* ARTICLE
— START —
---
jupytext:
  formats: md:myst,ipynb
  notebook_metadata_filter: all,-language_info,-toc,-latex_envs
  text_representation:
    extension: .md
    format_name: myst
    format_version: 0.13
    jupytext_version: 1.16.6
kernelspec:
  display_name: Python 3 (ipykernel)
  language: python
  name: python3
---

(week4:clip_bands)=
# Clipping multiple bands-- v0.3

2025/Mar/15: Now writes out the fmask file using rasterio (rioxarray doesn't seem to be able to handle 8 bit data)
see 

2025/Feb/27: Fixed a problem where the datatype of the clipped arrays was changed from float32 to int16 when creating geotiffs.  See {ref}`clip:create_arrays` for the new code.
— END —
* DATASET CONTENT
— START —
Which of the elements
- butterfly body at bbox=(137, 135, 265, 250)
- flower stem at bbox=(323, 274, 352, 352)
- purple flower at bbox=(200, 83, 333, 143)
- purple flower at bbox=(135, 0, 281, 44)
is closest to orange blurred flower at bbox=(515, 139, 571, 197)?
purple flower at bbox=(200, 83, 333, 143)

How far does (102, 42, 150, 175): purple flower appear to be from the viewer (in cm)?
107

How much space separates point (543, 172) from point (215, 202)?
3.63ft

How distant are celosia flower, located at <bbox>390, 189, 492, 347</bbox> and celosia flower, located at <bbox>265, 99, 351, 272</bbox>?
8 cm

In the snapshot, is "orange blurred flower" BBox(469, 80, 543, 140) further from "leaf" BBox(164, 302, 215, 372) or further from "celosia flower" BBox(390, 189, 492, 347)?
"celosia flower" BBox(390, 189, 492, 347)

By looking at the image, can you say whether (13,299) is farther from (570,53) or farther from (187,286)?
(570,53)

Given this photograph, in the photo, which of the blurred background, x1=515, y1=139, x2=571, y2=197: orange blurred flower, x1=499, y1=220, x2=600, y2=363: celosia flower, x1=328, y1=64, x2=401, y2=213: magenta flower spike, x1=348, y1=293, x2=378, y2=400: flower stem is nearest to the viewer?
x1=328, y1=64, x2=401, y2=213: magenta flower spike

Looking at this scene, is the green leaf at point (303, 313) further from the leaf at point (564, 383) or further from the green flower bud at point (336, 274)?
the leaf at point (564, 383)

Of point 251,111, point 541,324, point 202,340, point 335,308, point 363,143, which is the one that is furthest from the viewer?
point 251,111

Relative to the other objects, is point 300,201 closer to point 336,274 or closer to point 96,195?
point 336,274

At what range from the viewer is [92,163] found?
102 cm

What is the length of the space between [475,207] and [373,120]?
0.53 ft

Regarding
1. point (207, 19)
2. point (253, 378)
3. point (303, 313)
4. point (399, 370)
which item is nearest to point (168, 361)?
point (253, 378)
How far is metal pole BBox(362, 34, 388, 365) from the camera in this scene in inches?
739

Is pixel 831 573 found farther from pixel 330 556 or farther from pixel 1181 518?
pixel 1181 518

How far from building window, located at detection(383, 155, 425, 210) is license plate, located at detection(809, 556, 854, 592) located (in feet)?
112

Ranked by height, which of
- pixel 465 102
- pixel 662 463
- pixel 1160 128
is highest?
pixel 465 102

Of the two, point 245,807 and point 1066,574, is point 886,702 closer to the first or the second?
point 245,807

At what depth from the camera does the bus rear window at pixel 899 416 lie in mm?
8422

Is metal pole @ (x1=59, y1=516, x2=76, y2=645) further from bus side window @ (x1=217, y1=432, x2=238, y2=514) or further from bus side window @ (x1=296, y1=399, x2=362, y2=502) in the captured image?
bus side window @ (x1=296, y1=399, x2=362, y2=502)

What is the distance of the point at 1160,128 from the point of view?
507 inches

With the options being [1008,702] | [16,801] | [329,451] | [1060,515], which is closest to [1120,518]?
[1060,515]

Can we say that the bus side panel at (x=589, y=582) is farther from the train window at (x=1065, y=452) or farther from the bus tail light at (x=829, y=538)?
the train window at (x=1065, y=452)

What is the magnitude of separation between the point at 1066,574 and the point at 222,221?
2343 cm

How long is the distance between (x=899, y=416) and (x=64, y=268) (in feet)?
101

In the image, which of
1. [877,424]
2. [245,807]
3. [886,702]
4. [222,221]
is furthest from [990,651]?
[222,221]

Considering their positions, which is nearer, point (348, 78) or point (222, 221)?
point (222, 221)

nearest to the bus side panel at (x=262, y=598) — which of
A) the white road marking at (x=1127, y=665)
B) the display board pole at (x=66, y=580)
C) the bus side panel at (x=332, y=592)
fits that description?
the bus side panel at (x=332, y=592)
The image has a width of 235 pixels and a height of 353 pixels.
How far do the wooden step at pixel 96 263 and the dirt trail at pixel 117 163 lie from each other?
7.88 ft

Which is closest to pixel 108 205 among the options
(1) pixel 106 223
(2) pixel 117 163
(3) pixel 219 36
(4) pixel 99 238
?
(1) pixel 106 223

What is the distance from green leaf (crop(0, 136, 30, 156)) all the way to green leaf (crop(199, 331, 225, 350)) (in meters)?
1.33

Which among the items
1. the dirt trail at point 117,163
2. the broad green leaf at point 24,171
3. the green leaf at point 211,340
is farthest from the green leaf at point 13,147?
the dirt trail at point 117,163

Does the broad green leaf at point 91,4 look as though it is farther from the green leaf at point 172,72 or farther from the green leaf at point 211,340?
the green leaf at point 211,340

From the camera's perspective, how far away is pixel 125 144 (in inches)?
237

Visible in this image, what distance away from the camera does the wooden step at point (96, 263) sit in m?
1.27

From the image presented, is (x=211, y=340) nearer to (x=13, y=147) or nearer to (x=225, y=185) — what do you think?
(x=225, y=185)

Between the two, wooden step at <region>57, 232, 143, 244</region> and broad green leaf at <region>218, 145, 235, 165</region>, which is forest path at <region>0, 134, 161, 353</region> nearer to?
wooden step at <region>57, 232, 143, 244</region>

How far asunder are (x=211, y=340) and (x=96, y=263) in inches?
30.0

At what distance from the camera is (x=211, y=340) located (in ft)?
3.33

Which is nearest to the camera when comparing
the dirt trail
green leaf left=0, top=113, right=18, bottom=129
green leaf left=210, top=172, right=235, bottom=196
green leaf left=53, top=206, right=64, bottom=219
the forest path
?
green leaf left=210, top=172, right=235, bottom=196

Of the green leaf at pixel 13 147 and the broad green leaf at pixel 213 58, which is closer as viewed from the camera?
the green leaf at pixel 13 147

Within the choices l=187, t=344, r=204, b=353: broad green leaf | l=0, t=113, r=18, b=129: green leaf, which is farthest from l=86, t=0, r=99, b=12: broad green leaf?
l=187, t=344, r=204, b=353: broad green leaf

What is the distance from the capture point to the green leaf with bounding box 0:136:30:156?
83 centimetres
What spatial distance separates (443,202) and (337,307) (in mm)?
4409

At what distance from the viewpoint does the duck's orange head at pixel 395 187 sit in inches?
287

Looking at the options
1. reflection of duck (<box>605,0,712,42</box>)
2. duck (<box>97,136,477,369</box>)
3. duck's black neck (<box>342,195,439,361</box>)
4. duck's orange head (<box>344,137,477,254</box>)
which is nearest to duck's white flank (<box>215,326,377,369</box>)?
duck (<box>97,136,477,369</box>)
— END —
* EXERCISE INSTRUCTIONS
1. In the page on clipping multiple bands, reproduce the part from "language: python" up to and including "8 bit data)", swapping "rasterio" for "GDAL".
2. According to the page on clipping multiple bands, what data type were the clipped arrays wrongly changed to when creating geotiffs?
3. Continue the page on clipping multiple bands from its last line.
The items were drawn from a separate source.

* THE RESULTS
1.
language: python
  name: python3
---

(week4:clip_bands)=
# Clipping multiple bands-- v0.3

2025/Mar/15: Now writes out the fmask file using GDAL (rioxarray doesn't seem to be able to handle 8 bit data)

2. int16

3.
## Introduction

We are going to need to look at bands 2, 3, 4, 5, 9, 10 and 11.  This notebook uses the clipped band we wrote in
{ref}`week3:image_zoom` to get the clipping box, then reads in each of these bands, clips to the same box
and writes them out to new smaller geotifs.

- Download clip_bands.ipynb from the [week4 folder](https://drive.google.com/drive/folders/1-Ja2wVKVIjkZb7Gx_rfc14J_aBYiknuw?usp=sharing)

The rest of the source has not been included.